Parliamentary body calls representatives of banks
A parliamentary body has decided to summon representatives of three international banks, which the government hired for the purpose of issuing $500 million Eurobonds late last year, after it suspected that money invested by 'foreigners' had actually been flown in from Pakistan.
The Senate Standing Committee on Finance and Revenue decided to call the representatives after the government could not satisfy the parliamentarians about the nationality of those who invested in the dollar-denominated Eurobonds. The government on Wednesday gave the briefing during an in-camera meeting but did not give any material information, said a senator while speaking on condition of anonymity.
In September last year, the government had issued a $500 million Eurobond with a maturity period of ten years in the international market at an interest rate of 8.25%. The government had paid 6.12% over and above the US treasury rate for ten-year bond - a cost that highlighted investors' sentiments about the health of the country's economy.

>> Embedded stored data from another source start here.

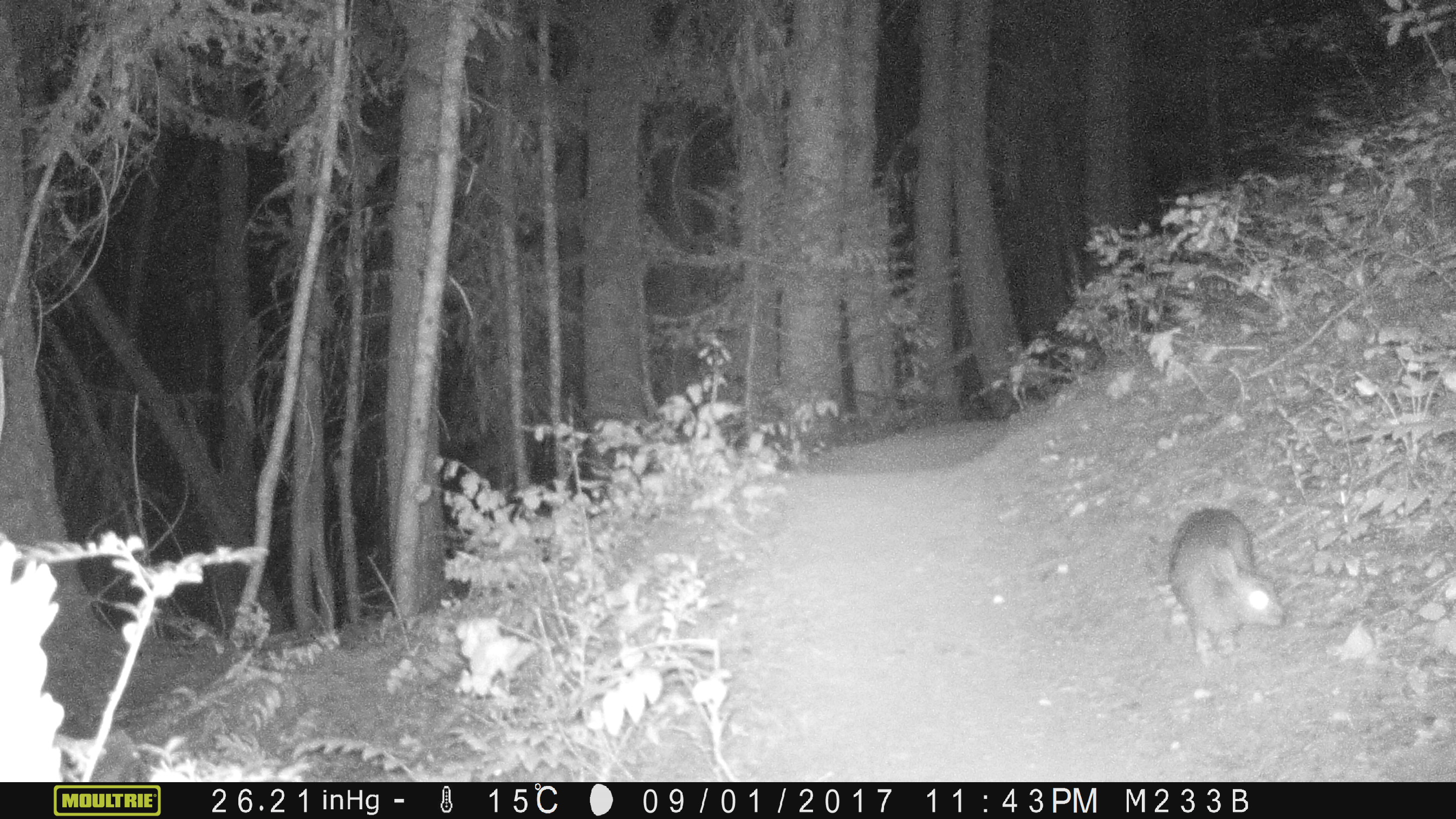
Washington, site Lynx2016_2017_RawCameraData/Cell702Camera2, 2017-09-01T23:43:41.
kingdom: Animalia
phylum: Chordata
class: Mammalia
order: Lagomorpha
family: Leporidae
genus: Lepus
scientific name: Lepus americanus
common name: snowshoe hare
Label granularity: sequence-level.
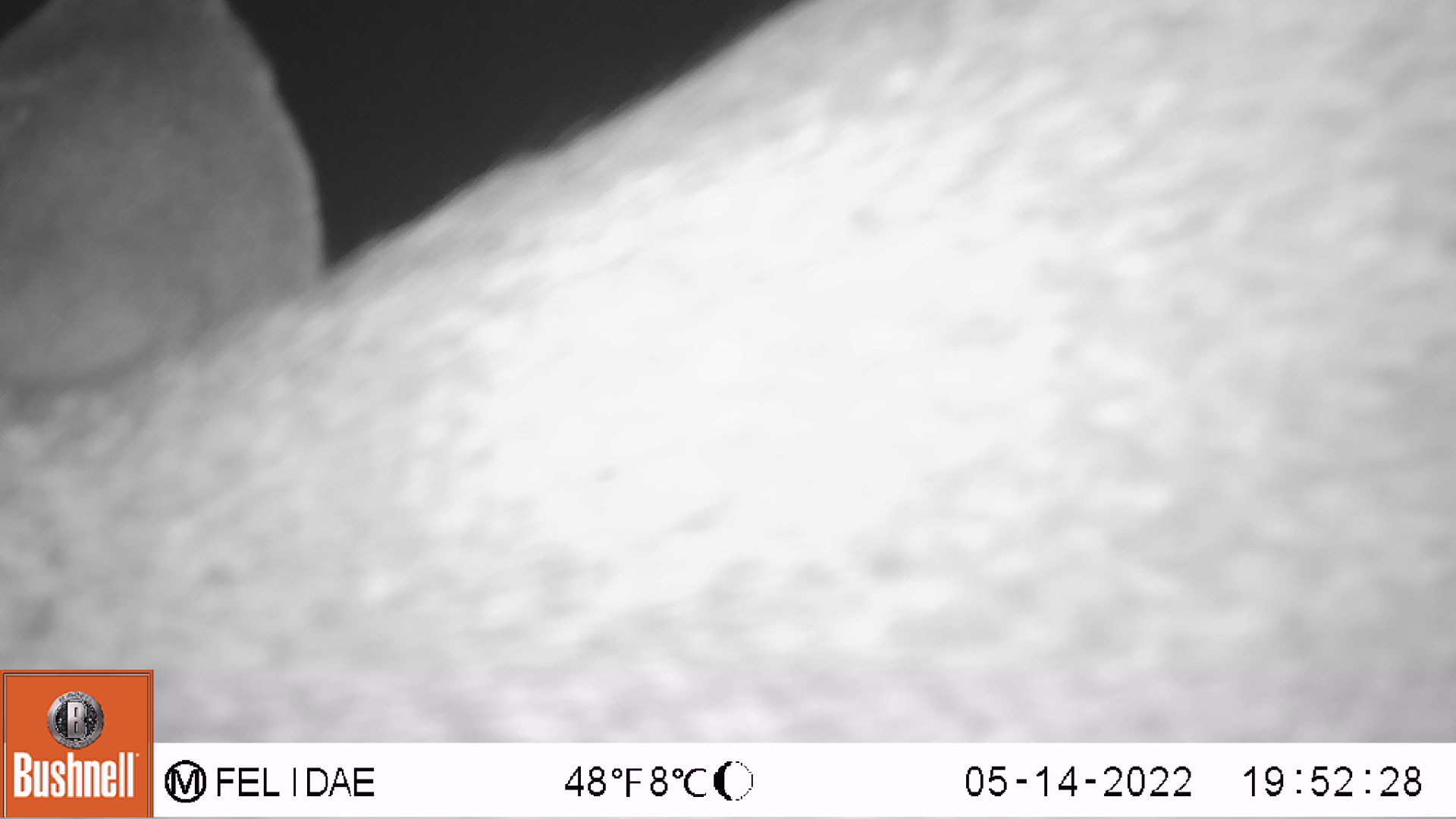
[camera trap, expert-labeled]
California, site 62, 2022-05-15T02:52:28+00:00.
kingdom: Animalia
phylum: Chordata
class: Mammalia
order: Artiodactyla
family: Cervidae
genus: Odocoileus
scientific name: Odocoileus hemionus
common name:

However, the government's decision to go ahead with the issue despite unfavourable circumstances fuelled speculations that some dignitaries had availed the opportunity.
"We have information that some Pakistanis actually invested in the Eurobonds and the money flew from here," said Senator Saleem Mandviwalla, chairman of the standing committee after the meeting. He said that despite the information, Secretary Finance Dr Waqar Masood insisted that Pakistanis did not invest in the Eurobonds.
Mandviwalla said that in order to dig out the truth the committee decided to call the financial advisers that had been hired to carry out the transaction. He said the representatives of the Citibank, Deutsche Bank and Standard Chartered Bank were called to appear in the next meeting.
The chairman said that the financial advisers had the account details of those who invested in the Eurobonds. The Citibank and Deutsche Bank were also financial advisers for the last two bond offers when Pakistan raised $3 billion.
Mandviwalla said that the finance secretary told the committee that three Pakistani banks including Bank Alfalah and United Bank Limited also invested in the Eurobonds. However, Masood said that the off-shore branches of these banks invested in the bonds and money did not go from Pakistan. Roughly 14% of the $500 million were invested by Pakistani banks.
Masood said that State Bank of Pakistan regulates the foreign currency regime and only the central bank can tell whether some Pakistanis invested in the Eurobonds. The SBP representative was not present in the in-camera meeting.
The finance secretary said that the official circular for the transaction barred locals from investing in the bonds.
The committee members also expressed reservations over the source of remittances, arguing that a significant portion of it was actually black money that was being routed through remittances back into Pakistan.